People wait for the bus at a stop along Hollister Avenue in Old Town Goleta, which is set to be restriped in the Hollister Avenue Old Town Interim Striping Project. (Serena Guentz / Noozhawk photo)

The Goleta City Council decided Monday to reject all bids for the Hollister Old Town Interim Striping Project and will instead try to incorporate it into the larger Project Connect.

This action comes after construction bids for the Old Town Interim Striping Project — which aims to increase parking and improve traffic safety — came in $4 million above budget

Monday’s special meeting including a presentation on the city’s five-year capital improvement program.

When presenting the construction bids for Project Connect — which includes the Hollister Avenue Bridge and Roundabout projects, and the Eckwill Street and Fowler Road extension projects — Assistant Public Works Director Luz “Nina” Buelna said that the current market has been experiencing “considerable fluctuations.”

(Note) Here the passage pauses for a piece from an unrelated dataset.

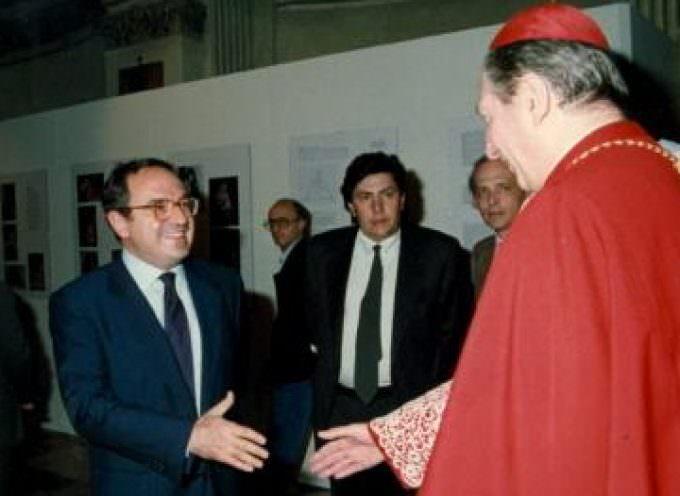 Io ci sono: due giorni in onore del 90° genetliaco del Cardinale Martini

“In my previous role, I observed an unprecedent trend in the market I only experienced one other time during my career and that was the Great Recession,” Buelna said. “As we bid on projects from 2020 to 2022, bids came in at approximately 20 to 40% higher than the engineer’s estimate. The current market is inherently unpredictable.”

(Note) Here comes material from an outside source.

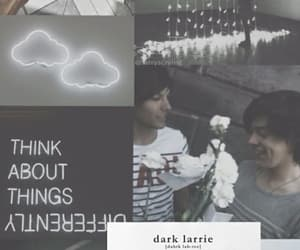 larry and lockscreen image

While construction bids for Project Connect were above the engineer’s estimate of over $55 million, the lowest bid from Security Paving was within 14% of the engineer’s estimate, which staff said is within industry standards.

The City Council awarded the construction contract to Security Paving, and directed staff to negotiate a construction change order with the company to include the Old Town Interim Striping Project.

City staff said this approach is projected to save between $500,000 and $1 million.

With Project Connect’s total cost of over $100 million and the Old Town Interim Striping Project’s cost of over $5 million, staff said the two projects have about $27 million unfunded.

To find the funding, city staff presented options including deferring some proposed projects, reassigning money from Measure A and Measure B, and using unassigned balances from the General Fund and the Development Impact Fee program.

This strategy is expected to fund the gap of $27 million over a five-year period.

Some councilmembers did take issue with the idea of deferring projects, especially the Cathedral Oaks Crib Wall project and pavement rehabilitation.

“One of the biggest concerns is the opportunity cost, that there are projects that we think and that we have declared are critical and important,” Councilmember Stuart Kasdin said.

“So when it comes to something like the crib wall, it’s important that we not only keep on eye on it or that we assess it, but we have a plan on how we’re going to fund it, not just a hope that somehow money will turn up. … We know we have an issue now. The time to address it is before we’re in that situation, not to wait for it to happen and then say we’re going to do something about it.”

The City Council ultimately authorized the city manager to request an amendment to the Santa Barbara County Association of Governments’ Measure A Investment Plan to transfer $8.4 million from the named Goleta U.S. Highway 101 Overcrossing project to these projects discussed Monday.

City staff are set to return to the Goleta City Council on Dec. 19 to approve the change order to incorporate the Hollister Avenue Old Town Interim Striping Project with Project Connect. This is expected to only set the Old Town Interim Striping Project back by a month. 

The City Council is scheduled to review Goleta’s Capital Improvement Program project delivery and funding options in April.